**Instructions for the task:**
Retype, character for character, the line containing "phylum: Chordata" along with each line after it through the end of the data, and only those.

**Data for this exercise:**
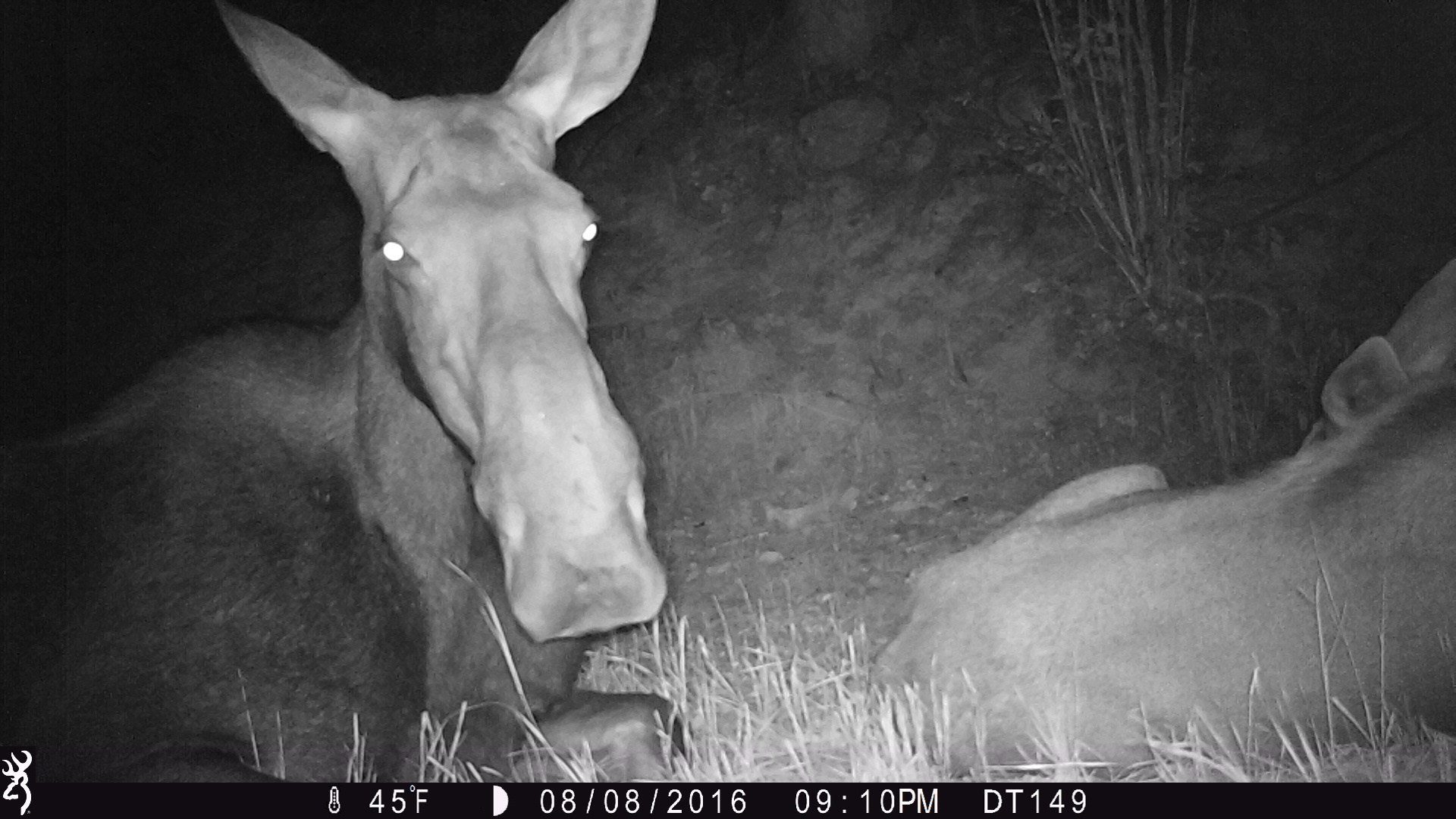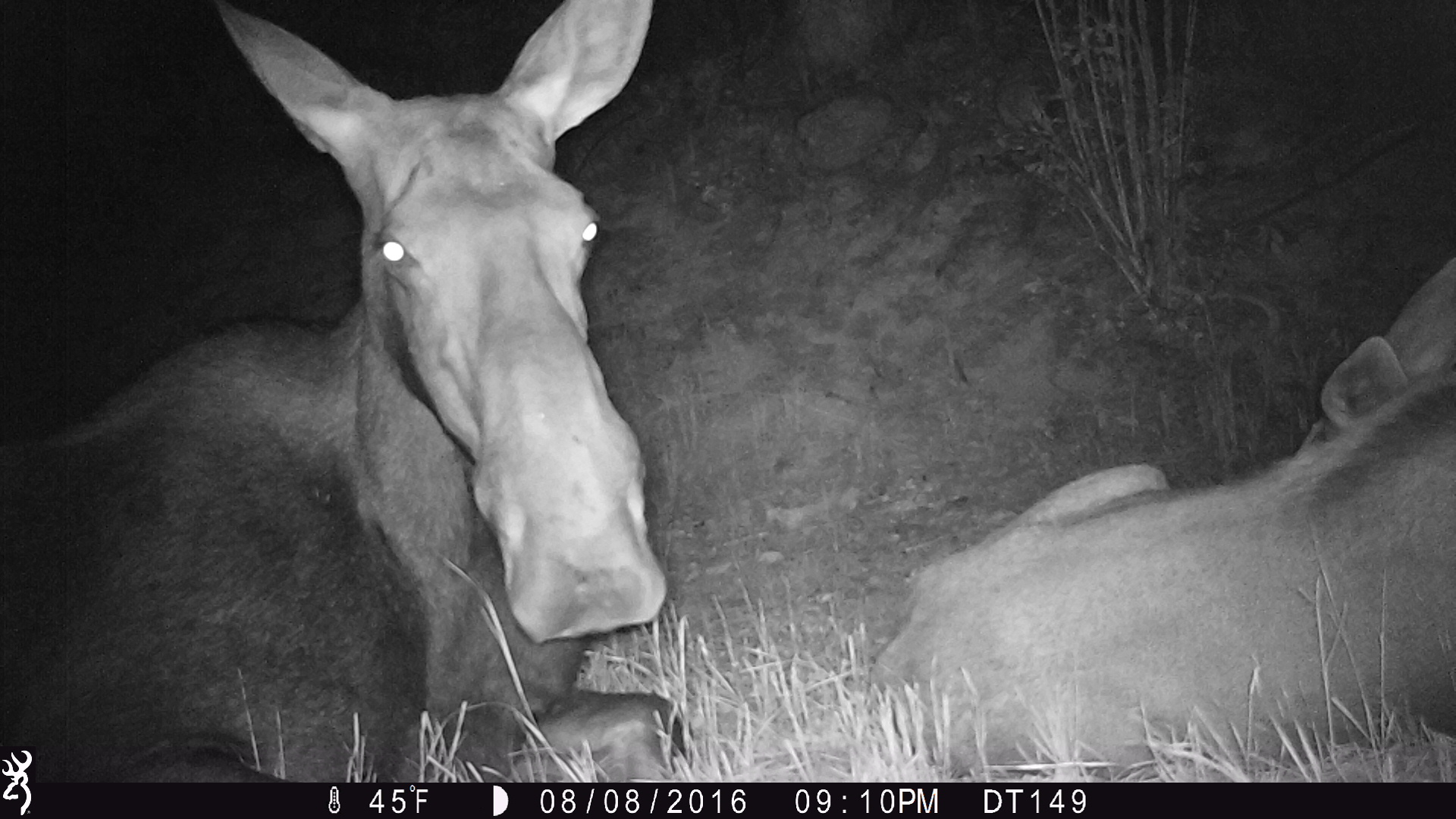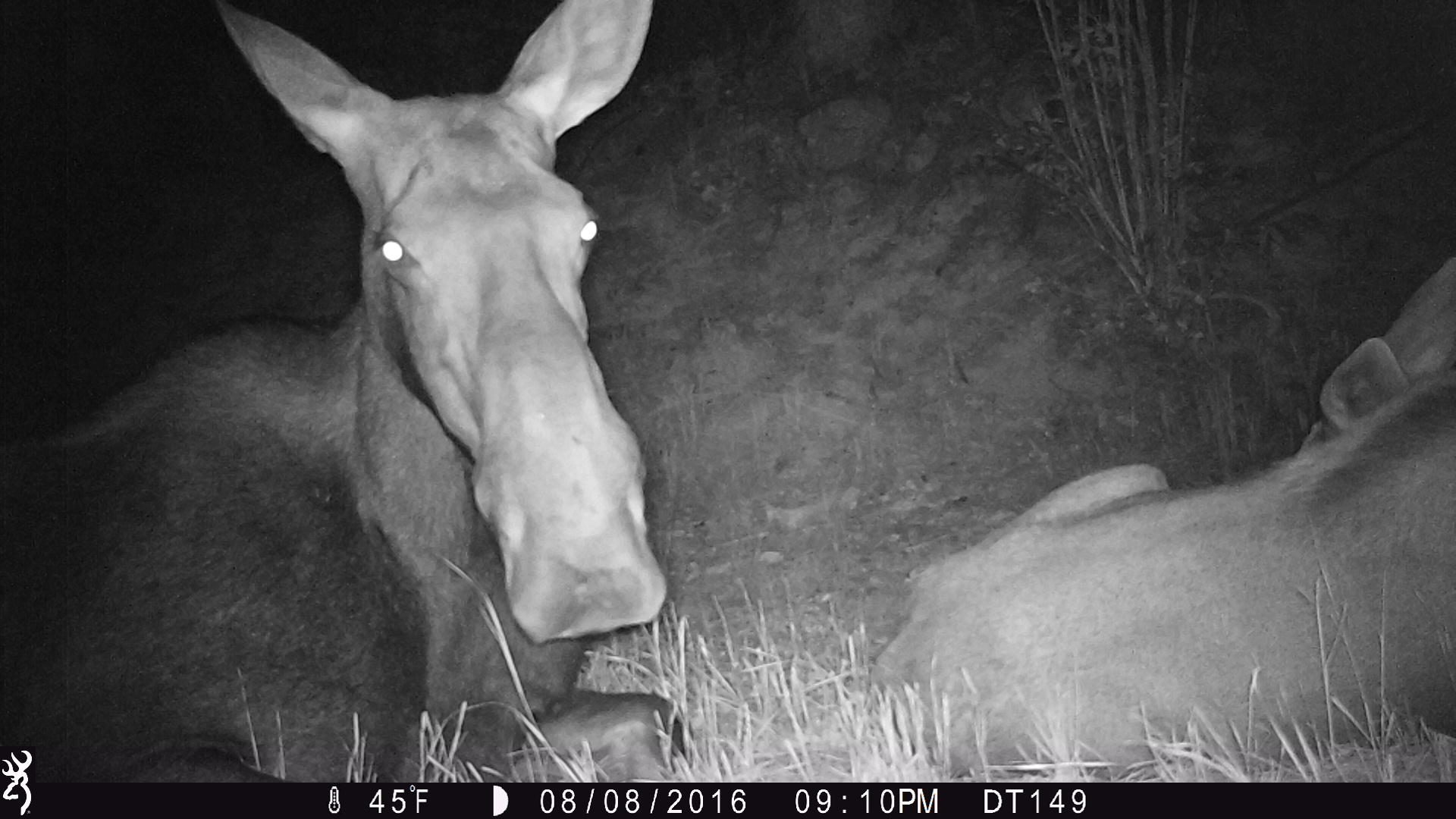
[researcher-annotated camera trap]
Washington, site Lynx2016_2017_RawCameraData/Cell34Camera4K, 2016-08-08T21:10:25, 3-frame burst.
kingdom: Animalia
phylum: Chordata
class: Mammalia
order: Artiodactyla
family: Cervidae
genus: Alces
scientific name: Alces alces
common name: moose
Alces alces (moose). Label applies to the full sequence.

**Task solution:**
phylum: Chordata
class: Mammalia
order: Artiodactyla
family: Cervidae
genus: Alces
scientific name: Alces alces
common name: moose
Alces alces (moose). Label applies to the full sequence.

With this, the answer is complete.